Desde que o debate sobre a legislação se acentuou, a declaração que teve mais impacto no país foi a do ministro da Saúde, Antonio Barrios. Ele afirmou que só 20% dos casos de câncer de pulmão são resultado do tabagismo – no Brasil, o índice chega a 90%. “Não são muitos. Muito mais pessoas morrem por doenças cardiovasculares ou em acidentes de trânsito do que por câncer de pulmão produzido pelo cigarro”, alegou o ministro. A tentativa de um médico de minimizar os efeitos do tabaco foi condenada por associações de saúde e por políticos. Para Desirée, a declaração “foi um marco”. “O ministro não poderia declarar isso. Mas ele é candidato ao Senado e forma parte do projeto político de Cartes”.
Procurado, o ministro Barrios pediu que a reportagem falasse com o diretor jurídico interino do Ministério da Saúde. Ele respondeu apenas que o ministério não foi consultado antes da elaboração do novo projeto de lei. “Para a lei que está em vigor, sim, fomos consultados”, informou por e-mail o advogado do Ministério da Saúde, Gustavo Irala Villar. O texto atual dá um prazo de seis meses para as empresas se adequarem às mudanças – ou seja, adquirirem o sistema escolhido para rastrear o produto, que pode ser, segundo Desirée, um código de barras por pacote. Em caso de descumprimento, a empresa estaria sujeita a multas.
Manobras
Antes das primárias do Partido Colorado, em dezembro, Cartes usou o palanque de seu candidato, Santiago Peña – derrotado por Mario Abdo Benítez na disputa interna para a presidência – para engavetar qualquer mudança na lei.
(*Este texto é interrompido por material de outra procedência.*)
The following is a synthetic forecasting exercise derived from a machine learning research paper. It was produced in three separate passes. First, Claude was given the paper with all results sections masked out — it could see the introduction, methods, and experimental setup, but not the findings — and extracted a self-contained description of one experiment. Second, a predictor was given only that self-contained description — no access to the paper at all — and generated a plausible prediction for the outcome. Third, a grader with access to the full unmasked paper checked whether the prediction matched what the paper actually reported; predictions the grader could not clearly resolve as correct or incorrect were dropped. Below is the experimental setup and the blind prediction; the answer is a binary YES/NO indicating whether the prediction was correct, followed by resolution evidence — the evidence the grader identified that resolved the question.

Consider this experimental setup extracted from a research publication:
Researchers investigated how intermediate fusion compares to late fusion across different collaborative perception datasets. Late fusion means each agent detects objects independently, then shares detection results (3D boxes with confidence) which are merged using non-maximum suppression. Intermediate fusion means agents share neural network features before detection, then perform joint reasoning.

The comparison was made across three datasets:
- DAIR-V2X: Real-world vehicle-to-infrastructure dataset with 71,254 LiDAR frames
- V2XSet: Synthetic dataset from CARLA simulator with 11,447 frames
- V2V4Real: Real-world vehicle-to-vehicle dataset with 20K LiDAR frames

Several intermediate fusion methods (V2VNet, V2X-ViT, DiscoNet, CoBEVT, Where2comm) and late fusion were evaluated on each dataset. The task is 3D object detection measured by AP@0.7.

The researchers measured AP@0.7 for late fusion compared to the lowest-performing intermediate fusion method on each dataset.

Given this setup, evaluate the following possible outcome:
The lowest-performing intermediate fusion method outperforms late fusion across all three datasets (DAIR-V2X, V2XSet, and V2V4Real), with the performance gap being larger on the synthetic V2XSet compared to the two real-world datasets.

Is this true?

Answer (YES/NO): NO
O imposto sobre o tabaco gera uma receita de US$ 64 milhões por ano ao Estado paraguaio – no Uruguai, por exemplo, a arrecadação é de US$ 204 milhões e na Argentina, de US$ 2,4 bilhões. Com o aumento, o valor deve subir para US$ 500 milhões. Outro argumento usado pelos legisladores que defendem a nova lei é o de que a arrecadação com o novo valor de 1.500 guaranis (R$ 0,85) a ser cobrado por pacote de cigarro será destinada para as áreas da saúde e da educação.
A senadora Desirée afirma que já existe um compromisso público de 41 dos 80 deputados da Câmara e, portanto, está otimista sobre a aprovação da lei. “Vai haver um lobby importante das empresas tabagistas, mas o presidente não controla mais a Câmara”, disse Desirée.